* **Tarefas do exercício**:
a. Liste as regiões que o trecho sobre a hegemonia dos EUA situa "do lado de lá do mundo".
b. Cite o trecho sobre a hegemonia dos EUA desde "Assim, aumentará a" até "nas áreas mencionadas.", incluindo essas palavras.
c. Responda com base no trecho sobre a hegemonia dos EUA:
(i) Por quantas décadas após a queda da União Soviética os EUA puderam impor seus interesses em todo o mundo?
(ii) Quais regiões são apontadas como "do lado de cá do mundo"?
(iii) Em que ano ocorreu a crise dos mísseis citada no final?

== Trecho do documento ==

O quadro atual dos conflitos no mundo revela a volta da onda, que emergiu da II Guerra Mundial e levou os EUA à hegemonia global. Ela começa a recuar pressionada por novos atores poderosos, alguns deles velada ou ostensivamente antagônicos aos EUA e com os quais este último terá de compartilhar espaços e poder.
Ao final da primeira década do século XXI, ficou evidente que os EUA já não podiam impor a um custo suportável, isolada e rapidamente seus interesses em todo mundo, condição que desfrutaram por duas décadas após a queda da União Soviética. Os EUA também encontram dificuldade crescente para empregar a OTAN em ações globais, seja pela falta de consenso quanto às ameaças seja pela impossibilidade econômica de seus aliados sustentarem operações militares distantes e de grande envergadura.
Há, ainda, a ascensão da China e sua projeção em todos os continentes, limitando progressivamente a liberdade de ação da outrora potência hegemônica. Portanto, a capacidade político-militar norte-americana de assegurar o acesso a regiões com relevante posição geoestratégica e detentoras de recursos vitais, situadas “do lado de lá do mundo”, como o Oriente Médio, a África e a Ásia Central, vai sendo reduzida.
Assim, aumentará a necessidade dos EUA garantirem o acesso a regiões “do lado de cá do mundo” com aqueles atrativos, leia-se América do Sul e Atlântico Sul, para o que empregarão seu poder militar se for preciso. Ao mesmo tempo, interessa-lhes limitar a projeção e influência de potências extra-regionais que possam tolher sua liberdade de ação nas áreas mencionadas.
Hoje, espaços dessas regiões de tradicional influência norte-americana já estão sendo disputados pela China e, em sua esteira, virão a Rússia e a Índia. Como reagirão os EUA, altamente dependentes de recursos naturais, ante a presença de poderosos rivais cada vez mais próximos de seu território, experiência vivida apenas em 1962 na crise dos mísseis da então URSS em Cuba?

===
== Dados armazenados ==

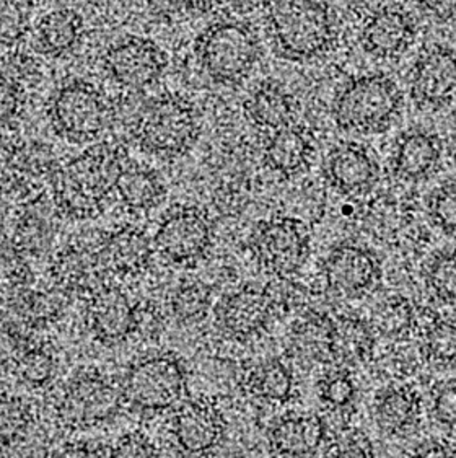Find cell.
<instances>
[{"instance_id":"obj_25","label":"cell","mask_w":456,"mask_h":458,"mask_svg":"<svg viewBox=\"0 0 456 458\" xmlns=\"http://www.w3.org/2000/svg\"><path fill=\"white\" fill-rule=\"evenodd\" d=\"M375 349L374 330L356 317L333 320L331 359L342 366H359L372 358Z\"/></svg>"},{"instance_id":"obj_45","label":"cell","mask_w":456,"mask_h":458,"mask_svg":"<svg viewBox=\"0 0 456 458\" xmlns=\"http://www.w3.org/2000/svg\"><path fill=\"white\" fill-rule=\"evenodd\" d=\"M23 2H37V0H23Z\"/></svg>"},{"instance_id":"obj_12","label":"cell","mask_w":456,"mask_h":458,"mask_svg":"<svg viewBox=\"0 0 456 458\" xmlns=\"http://www.w3.org/2000/svg\"><path fill=\"white\" fill-rule=\"evenodd\" d=\"M105 69L126 89H146L164 73L166 55L152 39L128 38L106 51Z\"/></svg>"},{"instance_id":"obj_38","label":"cell","mask_w":456,"mask_h":458,"mask_svg":"<svg viewBox=\"0 0 456 458\" xmlns=\"http://www.w3.org/2000/svg\"><path fill=\"white\" fill-rule=\"evenodd\" d=\"M30 424V410L19 398H4L2 402V442H10L21 436Z\"/></svg>"},{"instance_id":"obj_28","label":"cell","mask_w":456,"mask_h":458,"mask_svg":"<svg viewBox=\"0 0 456 458\" xmlns=\"http://www.w3.org/2000/svg\"><path fill=\"white\" fill-rule=\"evenodd\" d=\"M121 201L131 209L147 211L162 201L164 184L154 172L139 165L124 166L116 184Z\"/></svg>"},{"instance_id":"obj_39","label":"cell","mask_w":456,"mask_h":458,"mask_svg":"<svg viewBox=\"0 0 456 458\" xmlns=\"http://www.w3.org/2000/svg\"><path fill=\"white\" fill-rule=\"evenodd\" d=\"M430 412L440 426L456 429V382H447L438 386L432 398Z\"/></svg>"},{"instance_id":"obj_5","label":"cell","mask_w":456,"mask_h":458,"mask_svg":"<svg viewBox=\"0 0 456 458\" xmlns=\"http://www.w3.org/2000/svg\"><path fill=\"white\" fill-rule=\"evenodd\" d=\"M198 134L196 111L191 103L176 95L154 101L137 121V142L154 156H182L194 144Z\"/></svg>"},{"instance_id":"obj_29","label":"cell","mask_w":456,"mask_h":458,"mask_svg":"<svg viewBox=\"0 0 456 458\" xmlns=\"http://www.w3.org/2000/svg\"><path fill=\"white\" fill-rule=\"evenodd\" d=\"M331 328L333 320L323 315L300 321L291 338L293 352L311 362L331 360Z\"/></svg>"},{"instance_id":"obj_7","label":"cell","mask_w":456,"mask_h":458,"mask_svg":"<svg viewBox=\"0 0 456 458\" xmlns=\"http://www.w3.org/2000/svg\"><path fill=\"white\" fill-rule=\"evenodd\" d=\"M49 114L55 131L72 142L100 138L111 123L108 101L83 81L63 85L53 98Z\"/></svg>"},{"instance_id":"obj_32","label":"cell","mask_w":456,"mask_h":458,"mask_svg":"<svg viewBox=\"0 0 456 458\" xmlns=\"http://www.w3.org/2000/svg\"><path fill=\"white\" fill-rule=\"evenodd\" d=\"M426 287L442 303H456V248L435 253L426 267Z\"/></svg>"},{"instance_id":"obj_19","label":"cell","mask_w":456,"mask_h":458,"mask_svg":"<svg viewBox=\"0 0 456 458\" xmlns=\"http://www.w3.org/2000/svg\"><path fill=\"white\" fill-rule=\"evenodd\" d=\"M326 426L315 412H291L274 422L267 432L269 445L281 457H307L321 447Z\"/></svg>"},{"instance_id":"obj_8","label":"cell","mask_w":456,"mask_h":458,"mask_svg":"<svg viewBox=\"0 0 456 458\" xmlns=\"http://www.w3.org/2000/svg\"><path fill=\"white\" fill-rule=\"evenodd\" d=\"M186 374L172 356L142 359L129 369L122 392L129 403L144 411H165L182 403Z\"/></svg>"},{"instance_id":"obj_21","label":"cell","mask_w":456,"mask_h":458,"mask_svg":"<svg viewBox=\"0 0 456 458\" xmlns=\"http://www.w3.org/2000/svg\"><path fill=\"white\" fill-rule=\"evenodd\" d=\"M273 307L265 291L241 289L225 297L219 307V325L228 336L248 339L265 328Z\"/></svg>"},{"instance_id":"obj_23","label":"cell","mask_w":456,"mask_h":458,"mask_svg":"<svg viewBox=\"0 0 456 458\" xmlns=\"http://www.w3.org/2000/svg\"><path fill=\"white\" fill-rule=\"evenodd\" d=\"M311 156L313 142L308 132L293 124L277 129L265 148L266 165L283 176L300 174L310 164Z\"/></svg>"},{"instance_id":"obj_11","label":"cell","mask_w":456,"mask_h":458,"mask_svg":"<svg viewBox=\"0 0 456 458\" xmlns=\"http://www.w3.org/2000/svg\"><path fill=\"white\" fill-rule=\"evenodd\" d=\"M323 276L333 293L360 297L378 285L382 266L374 251L360 245L342 243L333 248L323 261Z\"/></svg>"},{"instance_id":"obj_37","label":"cell","mask_w":456,"mask_h":458,"mask_svg":"<svg viewBox=\"0 0 456 458\" xmlns=\"http://www.w3.org/2000/svg\"><path fill=\"white\" fill-rule=\"evenodd\" d=\"M51 239V229L46 220L35 214H27L20 220L17 230V247L20 251L28 253H41L45 251Z\"/></svg>"},{"instance_id":"obj_2","label":"cell","mask_w":456,"mask_h":458,"mask_svg":"<svg viewBox=\"0 0 456 458\" xmlns=\"http://www.w3.org/2000/svg\"><path fill=\"white\" fill-rule=\"evenodd\" d=\"M267 23L275 47L292 61L319 57L336 39L334 17L323 0H274Z\"/></svg>"},{"instance_id":"obj_36","label":"cell","mask_w":456,"mask_h":458,"mask_svg":"<svg viewBox=\"0 0 456 458\" xmlns=\"http://www.w3.org/2000/svg\"><path fill=\"white\" fill-rule=\"evenodd\" d=\"M319 398L329 408L342 410L354 402L356 384L346 372H334L321 382Z\"/></svg>"},{"instance_id":"obj_1","label":"cell","mask_w":456,"mask_h":458,"mask_svg":"<svg viewBox=\"0 0 456 458\" xmlns=\"http://www.w3.org/2000/svg\"><path fill=\"white\" fill-rule=\"evenodd\" d=\"M122 170V157L118 148L108 144L87 148L67 162L55 178L59 209L75 219L97 216L105 199L116 190Z\"/></svg>"},{"instance_id":"obj_26","label":"cell","mask_w":456,"mask_h":458,"mask_svg":"<svg viewBox=\"0 0 456 458\" xmlns=\"http://www.w3.org/2000/svg\"><path fill=\"white\" fill-rule=\"evenodd\" d=\"M297 103L292 95L275 83H265L245 101V114L256 126L266 129L283 128L292 124Z\"/></svg>"},{"instance_id":"obj_18","label":"cell","mask_w":456,"mask_h":458,"mask_svg":"<svg viewBox=\"0 0 456 458\" xmlns=\"http://www.w3.org/2000/svg\"><path fill=\"white\" fill-rule=\"evenodd\" d=\"M106 269L101 261L100 251L82 245L67 247L57 253L51 275L59 291L67 293L93 295L105 287Z\"/></svg>"},{"instance_id":"obj_43","label":"cell","mask_w":456,"mask_h":458,"mask_svg":"<svg viewBox=\"0 0 456 458\" xmlns=\"http://www.w3.org/2000/svg\"><path fill=\"white\" fill-rule=\"evenodd\" d=\"M186 9L194 10V12H209V10L217 7L222 0H180Z\"/></svg>"},{"instance_id":"obj_30","label":"cell","mask_w":456,"mask_h":458,"mask_svg":"<svg viewBox=\"0 0 456 458\" xmlns=\"http://www.w3.org/2000/svg\"><path fill=\"white\" fill-rule=\"evenodd\" d=\"M249 392L266 403H285L293 392L291 369L281 360H269L249 376Z\"/></svg>"},{"instance_id":"obj_34","label":"cell","mask_w":456,"mask_h":458,"mask_svg":"<svg viewBox=\"0 0 456 458\" xmlns=\"http://www.w3.org/2000/svg\"><path fill=\"white\" fill-rule=\"evenodd\" d=\"M210 302L209 289L192 283L180 287L172 299L173 317L182 323H194L204 318Z\"/></svg>"},{"instance_id":"obj_9","label":"cell","mask_w":456,"mask_h":458,"mask_svg":"<svg viewBox=\"0 0 456 458\" xmlns=\"http://www.w3.org/2000/svg\"><path fill=\"white\" fill-rule=\"evenodd\" d=\"M258 263L275 277H291L310 255V235L300 220L277 217L259 225L253 235Z\"/></svg>"},{"instance_id":"obj_14","label":"cell","mask_w":456,"mask_h":458,"mask_svg":"<svg viewBox=\"0 0 456 458\" xmlns=\"http://www.w3.org/2000/svg\"><path fill=\"white\" fill-rule=\"evenodd\" d=\"M329 184L342 194L367 193L380 176V166L372 152L357 142L334 147L325 164Z\"/></svg>"},{"instance_id":"obj_27","label":"cell","mask_w":456,"mask_h":458,"mask_svg":"<svg viewBox=\"0 0 456 458\" xmlns=\"http://www.w3.org/2000/svg\"><path fill=\"white\" fill-rule=\"evenodd\" d=\"M82 30V17L75 10H53L38 23V41L47 55H65L77 47Z\"/></svg>"},{"instance_id":"obj_41","label":"cell","mask_w":456,"mask_h":458,"mask_svg":"<svg viewBox=\"0 0 456 458\" xmlns=\"http://www.w3.org/2000/svg\"><path fill=\"white\" fill-rule=\"evenodd\" d=\"M113 457H154L156 455V450L154 445L148 442L146 436L132 432L124 436L119 440L118 445H114V450L111 452Z\"/></svg>"},{"instance_id":"obj_24","label":"cell","mask_w":456,"mask_h":458,"mask_svg":"<svg viewBox=\"0 0 456 458\" xmlns=\"http://www.w3.org/2000/svg\"><path fill=\"white\" fill-rule=\"evenodd\" d=\"M420 400L408 386H390L376 398L375 420L390 436H404L419 422Z\"/></svg>"},{"instance_id":"obj_3","label":"cell","mask_w":456,"mask_h":458,"mask_svg":"<svg viewBox=\"0 0 456 458\" xmlns=\"http://www.w3.org/2000/svg\"><path fill=\"white\" fill-rule=\"evenodd\" d=\"M401 89L384 73H368L347 83L333 103L336 126L356 134L384 132L401 113Z\"/></svg>"},{"instance_id":"obj_16","label":"cell","mask_w":456,"mask_h":458,"mask_svg":"<svg viewBox=\"0 0 456 458\" xmlns=\"http://www.w3.org/2000/svg\"><path fill=\"white\" fill-rule=\"evenodd\" d=\"M91 333L101 343H119L139 327V313L128 295L116 287H101L89 303Z\"/></svg>"},{"instance_id":"obj_13","label":"cell","mask_w":456,"mask_h":458,"mask_svg":"<svg viewBox=\"0 0 456 458\" xmlns=\"http://www.w3.org/2000/svg\"><path fill=\"white\" fill-rule=\"evenodd\" d=\"M210 245V225L196 209L170 214L156 233V247L162 257L176 265L198 261Z\"/></svg>"},{"instance_id":"obj_10","label":"cell","mask_w":456,"mask_h":458,"mask_svg":"<svg viewBox=\"0 0 456 458\" xmlns=\"http://www.w3.org/2000/svg\"><path fill=\"white\" fill-rule=\"evenodd\" d=\"M456 93V49L434 47L416 61L410 72V97L422 110H438Z\"/></svg>"},{"instance_id":"obj_33","label":"cell","mask_w":456,"mask_h":458,"mask_svg":"<svg viewBox=\"0 0 456 458\" xmlns=\"http://www.w3.org/2000/svg\"><path fill=\"white\" fill-rule=\"evenodd\" d=\"M427 209L434 225L448 237H456V180L442 183L429 196Z\"/></svg>"},{"instance_id":"obj_22","label":"cell","mask_w":456,"mask_h":458,"mask_svg":"<svg viewBox=\"0 0 456 458\" xmlns=\"http://www.w3.org/2000/svg\"><path fill=\"white\" fill-rule=\"evenodd\" d=\"M101 261L110 275L137 276L144 273L152 261V245L142 230H116L101 243Z\"/></svg>"},{"instance_id":"obj_40","label":"cell","mask_w":456,"mask_h":458,"mask_svg":"<svg viewBox=\"0 0 456 458\" xmlns=\"http://www.w3.org/2000/svg\"><path fill=\"white\" fill-rule=\"evenodd\" d=\"M20 312L27 320H47L57 312V302L46 293H31L23 297L20 303Z\"/></svg>"},{"instance_id":"obj_15","label":"cell","mask_w":456,"mask_h":458,"mask_svg":"<svg viewBox=\"0 0 456 458\" xmlns=\"http://www.w3.org/2000/svg\"><path fill=\"white\" fill-rule=\"evenodd\" d=\"M225 429L219 406L207 398L184 404L176 412L173 436L176 444L188 454H204L214 449Z\"/></svg>"},{"instance_id":"obj_4","label":"cell","mask_w":456,"mask_h":458,"mask_svg":"<svg viewBox=\"0 0 456 458\" xmlns=\"http://www.w3.org/2000/svg\"><path fill=\"white\" fill-rule=\"evenodd\" d=\"M198 53L210 79L220 83L240 82L258 63L259 39L247 23L227 20L202 35Z\"/></svg>"},{"instance_id":"obj_17","label":"cell","mask_w":456,"mask_h":458,"mask_svg":"<svg viewBox=\"0 0 456 458\" xmlns=\"http://www.w3.org/2000/svg\"><path fill=\"white\" fill-rule=\"evenodd\" d=\"M416 38V23L400 7H384L367 20L362 30V47L380 59L401 55Z\"/></svg>"},{"instance_id":"obj_31","label":"cell","mask_w":456,"mask_h":458,"mask_svg":"<svg viewBox=\"0 0 456 458\" xmlns=\"http://www.w3.org/2000/svg\"><path fill=\"white\" fill-rule=\"evenodd\" d=\"M422 351L432 366L456 369V321L437 320L427 327Z\"/></svg>"},{"instance_id":"obj_44","label":"cell","mask_w":456,"mask_h":458,"mask_svg":"<svg viewBox=\"0 0 456 458\" xmlns=\"http://www.w3.org/2000/svg\"><path fill=\"white\" fill-rule=\"evenodd\" d=\"M450 156H452V160L455 162L456 165V132L453 139H452V146H450Z\"/></svg>"},{"instance_id":"obj_35","label":"cell","mask_w":456,"mask_h":458,"mask_svg":"<svg viewBox=\"0 0 456 458\" xmlns=\"http://www.w3.org/2000/svg\"><path fill=\"white\" fill-rule=\"evenodd\" d=\"M55 359L45 349H28L17 364L20 378L33 388H41L55 376Z\"/></svg>"},{"instance_id":"obj_42","label":"cell","mask_w":456,"mask_h":458,"mask_svg":"<svg viewBox=\"0 0 456 458\" xmlns=\"http://www.w3.org/2000/svg\"><path fill=\"white\" fill-rule=\"evenodd\" d=\"M420 12L438 23L456 19V0H414Z\"/></svg>"},{"instance_id":"obj_20","label":"cell","mask_w":456,"mask_h":458,"mask_svg":"<svg viewBox=\"0 0 456 458\" xmlns=\"http://www.w3.org/2000/svg\"><path fill=\"white\" fill-rule=\"evenodd\" d=\"M440 162V139L426 129H410L398 139L393 156V172L402 182L418 183L435 174Z\"/></svg>"},{"instance_id":"obj_6","label":"cell","mask_w":456,"mask_h":458,"mask_svg":"<svg viewBox=\"0 0 456 458\" xmlns=\"http://www.w3.org/2000/svg\"><path fill=\"white\" fill-rule=\"evenodd\" d=\"M124 392L110 377L87 372L73 378L57 403V421L65 429H89L110 421L121 410Z\"/></svg>"}]
</instances>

===

* **Resultados das tarefas**:
a. Oriente Médio, África, Ásia Central

b.
Assim, aumentará a necessidade dos EUA garantirem o acesso a regiões “do lado de cá do mundo” com aqueles atrativos, leia-se América do Sul e Atlântico Sul, para o que empregarão seu poder militar se for preciso. Ao mesmo tempo, interessa-lhes limitar a projeção e influência de potências extra-regionais que possam tolher sua liberdade de ação nas áreas mencionadas.

c.
(i) Por duas décadas.
(ii) A América do Sul e o Atlântico Sul.
(iii) Em 1962.